Waters nodded. “I know that would suck, but better safe than sorry.”

Steel cut in, “So I’m guessing TB and I will be going in the back door.”

There was a pause. When there was silence, everyone looked at Nemo. He was eating a handful of grapes and studying the footage. When he realized everyone was looking at him, his face turned puzzled. “What?”

“No comment from the penis gallery?” TB asked.

“Peanut gallery, fuckwitch.” Nemo popped another grape in his mouth.

“I know what the saying is,” TB growled, “but when talking to you, sometimes the sayings make more sense if they change.”

Nemo thought about it as he ate another grape. “Nope. No comment.”

TB looked at Demon. “Better check his temperature, dude. Think he’s sick.”

“Har dee har har,” Nemo barked out. “I don’t always have to make a twelve-year-old-boy comment.”

“No, but it’s abnormal when you don’t,” Waters agreed with TB. He looked at Haskell. “You need to stick around. He becomes a human being when you’re here.”

With the exception of the Mythos crew, they all turned back to the monitor, blissfully unaware of the panic they’d just caused. The Mythos team, however, were all staring at her. She couldn’t stay. She knew it. They knew it. Her contract wasn’t up until 2025. When this was done, she was leaving with them.
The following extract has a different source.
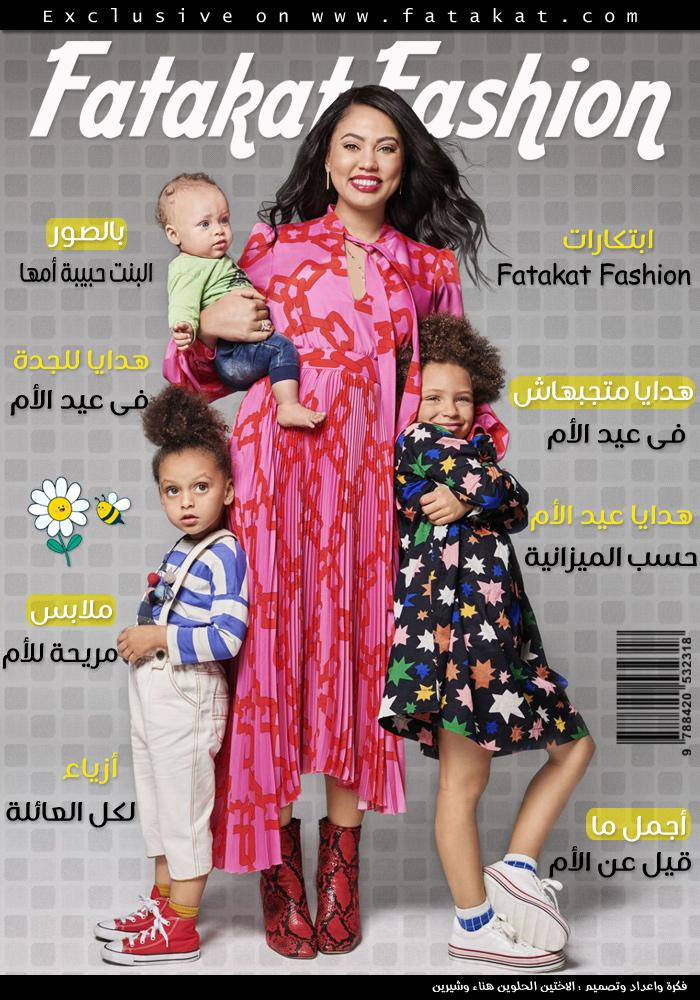 b183821bc5b55 العدد الثالث من مجلة fatakat fashion لعيد الأم حصرى من الأختين ...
Medusa shook her head at her, telling her not to address the comment. She nodded in return, then focused on the screen with the rest of them.

Steel was speaking again. “All right, so TB and I will go in the back door, take out the guard. Are we leaving someone there?”

“No,” Waters replied. “We’ll have you go in at the start of a shift. We need to be in and out within three and a half hours. Should be manageable.” He looked at Haskell.

She nodded. “Even if I have to go through tunnel choice B or C, it’ll be enough.”

“And what if you can’t get in through any of those choices?” TB questioned.

Haskell looked TB straight in the eye. “Then we won’t need three and a half hours, will we? We’ll have to abort. But don’t worry. I can get in through tunnel choice A as long as there hasn’t been a recent cave-in.”

TB turned back to Midas.

“Okay,” Midas picked up again. “The main road is a completely different story. Traffic goes in and out pretty regularly. And… no outsiders. It’s all people who belong to the camp. No food vendors, no suits, nothing.”

“That creates major difficulties. We aren’t exactly going to pass as locals,” Demon pointed out.

“Nova did take a walkabout through their limited email system. There’s an inspection planned in two days.”

The group shared a look around the table.

“Then we either need to go in before that check or after. We can’t do it during.” Haskell chewed on her lip. “I think we’re better going in after. They’ll be more relaxed once the inspection is over. More prone to be careless since they know they’re in the clear for a while.”

“Agreed,” Waters confirmed. “The day after?”

“Midas, the inspection is set for the sixteenth?” she asked.

“Yes. Thirteen hundred.”

She considered his suggestion. “That’s Friday. New shipments of workers come in on Thursdays. Or, as of a couple of months ago, they did. That’s when the other girls and I came in and when the previous week’s girls were shipped out. They also brought in new miners to replace any they lost during the week.”